Questo grazie alla realizzazione di una procedura ad hoc, la X05, che regolamenta il trasporto di questi animali e che specifica anche gli imballi da utilizzare: l’AAPI (Associazione Apicoltori Professionisti Italiani) e l’AIAAR (Associazione Italiana Allevatori Api Regine) hanno infatti definito con TNT le caratteristiche di questi contenitori, che permettono un trasporto sicuro e confortevole per gli animali e ovviamente agevolano un’attività la cui centralità – anche economica – non sempre è ben compresa e che fenomeni drammatici come la moria delle api stanno mettendo in serio pericolo: si pensi, ad esempio, che il servizio di impollinazione che le api assicurano alle sole coltivazioni di interesse alimentare nel mondo è pari a 153 miliardi di Euro/Anno, e a 14,2 miliardi in Europa*.
Con TNT Italy le api regine (sono circa 1.000 gli apicoltori specializzati nella loro produzione) viaggeranno in totale sicurezza per raggiungere gli oltre 75.000 apicoltori italiani e i quasi 1.000.000 di alveari presenti sul territorio nazionale, oltretutto con tempistiche da corriere espresso!
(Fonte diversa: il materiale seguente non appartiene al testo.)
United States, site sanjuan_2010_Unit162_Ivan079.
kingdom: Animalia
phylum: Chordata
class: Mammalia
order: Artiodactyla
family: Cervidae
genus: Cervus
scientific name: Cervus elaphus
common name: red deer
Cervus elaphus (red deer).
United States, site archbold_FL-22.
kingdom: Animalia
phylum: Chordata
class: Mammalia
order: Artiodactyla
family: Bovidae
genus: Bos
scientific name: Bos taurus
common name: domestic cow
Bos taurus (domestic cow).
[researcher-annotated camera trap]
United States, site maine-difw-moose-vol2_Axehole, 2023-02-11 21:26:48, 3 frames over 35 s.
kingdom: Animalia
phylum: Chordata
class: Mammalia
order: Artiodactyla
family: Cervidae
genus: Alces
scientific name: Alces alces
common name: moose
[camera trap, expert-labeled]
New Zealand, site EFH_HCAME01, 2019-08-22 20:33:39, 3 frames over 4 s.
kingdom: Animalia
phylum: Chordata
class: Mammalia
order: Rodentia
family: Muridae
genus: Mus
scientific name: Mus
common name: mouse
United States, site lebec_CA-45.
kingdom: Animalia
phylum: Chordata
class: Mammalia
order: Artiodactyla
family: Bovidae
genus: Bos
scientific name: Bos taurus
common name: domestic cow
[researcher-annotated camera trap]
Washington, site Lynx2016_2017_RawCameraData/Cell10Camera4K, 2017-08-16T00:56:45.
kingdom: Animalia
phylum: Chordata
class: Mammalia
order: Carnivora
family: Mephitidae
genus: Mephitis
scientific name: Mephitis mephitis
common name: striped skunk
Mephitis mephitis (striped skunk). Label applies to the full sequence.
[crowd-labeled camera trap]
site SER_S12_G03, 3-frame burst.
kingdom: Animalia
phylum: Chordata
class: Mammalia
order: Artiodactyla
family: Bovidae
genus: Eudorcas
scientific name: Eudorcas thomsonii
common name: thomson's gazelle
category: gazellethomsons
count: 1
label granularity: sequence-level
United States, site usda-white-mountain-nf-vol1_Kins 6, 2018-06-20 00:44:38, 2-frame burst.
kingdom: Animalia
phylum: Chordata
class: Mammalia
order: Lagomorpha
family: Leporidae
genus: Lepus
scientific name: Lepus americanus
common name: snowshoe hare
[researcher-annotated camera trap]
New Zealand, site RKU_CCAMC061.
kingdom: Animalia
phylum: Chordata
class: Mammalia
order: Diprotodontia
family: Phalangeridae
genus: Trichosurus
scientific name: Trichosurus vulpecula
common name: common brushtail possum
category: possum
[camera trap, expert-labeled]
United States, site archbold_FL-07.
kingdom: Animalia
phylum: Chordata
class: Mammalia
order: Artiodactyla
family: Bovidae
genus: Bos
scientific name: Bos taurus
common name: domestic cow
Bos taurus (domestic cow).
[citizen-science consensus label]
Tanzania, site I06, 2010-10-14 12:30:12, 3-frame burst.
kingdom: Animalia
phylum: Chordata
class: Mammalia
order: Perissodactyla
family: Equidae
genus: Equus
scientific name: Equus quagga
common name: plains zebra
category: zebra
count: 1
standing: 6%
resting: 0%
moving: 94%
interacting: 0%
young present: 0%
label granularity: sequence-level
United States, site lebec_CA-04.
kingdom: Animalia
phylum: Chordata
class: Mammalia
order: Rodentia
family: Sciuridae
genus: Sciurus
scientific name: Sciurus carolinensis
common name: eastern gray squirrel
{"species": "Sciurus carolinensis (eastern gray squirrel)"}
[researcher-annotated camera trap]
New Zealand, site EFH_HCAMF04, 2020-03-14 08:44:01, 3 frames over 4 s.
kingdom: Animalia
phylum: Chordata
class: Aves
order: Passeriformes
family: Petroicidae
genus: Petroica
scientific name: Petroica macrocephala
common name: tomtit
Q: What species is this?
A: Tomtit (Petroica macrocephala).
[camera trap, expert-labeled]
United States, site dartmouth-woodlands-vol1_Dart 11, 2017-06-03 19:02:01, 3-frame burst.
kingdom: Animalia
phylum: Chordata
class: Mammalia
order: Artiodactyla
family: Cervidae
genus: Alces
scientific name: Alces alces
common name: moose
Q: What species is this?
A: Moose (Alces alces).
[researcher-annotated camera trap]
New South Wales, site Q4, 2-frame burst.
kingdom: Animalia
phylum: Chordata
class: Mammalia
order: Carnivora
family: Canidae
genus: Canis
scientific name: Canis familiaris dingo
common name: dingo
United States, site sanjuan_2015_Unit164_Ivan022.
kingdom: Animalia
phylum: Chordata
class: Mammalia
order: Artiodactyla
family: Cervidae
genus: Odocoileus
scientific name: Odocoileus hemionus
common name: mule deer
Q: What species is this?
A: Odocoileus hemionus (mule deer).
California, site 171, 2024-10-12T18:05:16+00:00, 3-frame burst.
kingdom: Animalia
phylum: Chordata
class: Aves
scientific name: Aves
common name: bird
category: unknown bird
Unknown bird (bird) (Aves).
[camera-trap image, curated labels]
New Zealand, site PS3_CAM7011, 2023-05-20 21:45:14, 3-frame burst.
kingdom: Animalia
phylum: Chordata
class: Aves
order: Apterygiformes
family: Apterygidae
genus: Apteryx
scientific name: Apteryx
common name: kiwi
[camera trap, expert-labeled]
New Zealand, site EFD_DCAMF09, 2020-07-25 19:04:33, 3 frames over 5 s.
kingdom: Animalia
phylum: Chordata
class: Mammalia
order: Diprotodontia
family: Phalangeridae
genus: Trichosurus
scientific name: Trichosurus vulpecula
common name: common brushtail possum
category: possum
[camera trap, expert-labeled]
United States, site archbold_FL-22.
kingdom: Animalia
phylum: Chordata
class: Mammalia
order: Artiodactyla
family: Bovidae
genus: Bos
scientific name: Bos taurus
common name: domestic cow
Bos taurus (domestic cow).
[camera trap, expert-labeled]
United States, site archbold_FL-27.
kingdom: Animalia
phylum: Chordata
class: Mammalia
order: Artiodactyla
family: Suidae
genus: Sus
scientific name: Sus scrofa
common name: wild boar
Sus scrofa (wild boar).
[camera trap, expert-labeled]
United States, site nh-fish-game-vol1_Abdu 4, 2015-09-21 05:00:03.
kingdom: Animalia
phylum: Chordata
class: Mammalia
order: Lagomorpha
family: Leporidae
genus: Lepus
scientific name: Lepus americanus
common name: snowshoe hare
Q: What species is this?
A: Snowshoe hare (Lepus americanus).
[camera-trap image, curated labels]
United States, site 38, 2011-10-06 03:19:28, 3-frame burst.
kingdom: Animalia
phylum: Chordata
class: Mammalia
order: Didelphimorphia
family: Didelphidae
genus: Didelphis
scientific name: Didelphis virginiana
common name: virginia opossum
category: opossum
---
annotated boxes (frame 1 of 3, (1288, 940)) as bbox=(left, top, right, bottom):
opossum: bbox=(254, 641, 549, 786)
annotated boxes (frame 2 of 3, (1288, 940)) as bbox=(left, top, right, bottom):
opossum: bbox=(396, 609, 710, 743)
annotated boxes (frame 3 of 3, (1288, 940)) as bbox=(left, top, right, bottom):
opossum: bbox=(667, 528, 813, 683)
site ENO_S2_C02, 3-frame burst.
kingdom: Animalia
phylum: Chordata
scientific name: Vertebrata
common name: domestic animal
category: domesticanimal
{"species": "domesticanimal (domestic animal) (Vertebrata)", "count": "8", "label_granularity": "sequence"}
Soddisfazione da parte di Claudio Cauda, Presidente dell’AAPI,: “Per noi apicoltori è importantissimo poter trasferire le api regine ad altri colleghi in tempi rapidi da sud a nord Italia e viceversa nel periodo delle impollinazioni, e fino ad ora nessun corriere accettava di trasportare api vive. TNT Italy in questo ha dimostrato una sensibilità non comune, ed ha accolto le nostre indicazioni per la realizzazione di un contenitore ad hoc”.
Ampio gradimento anche da parte di Daniele Greco Presidente dell’AIAAR: “TNT Italy ha messo a punto in collaborazione con gli allevatori, una procedura, unica al momento in Italia, che consentirà di spedire le api regine su tutto il territorio nazionale superando le difficoltà di vario tipo che finora avevano ostacolato il corretto svolgimento di un’attività d’impresa”.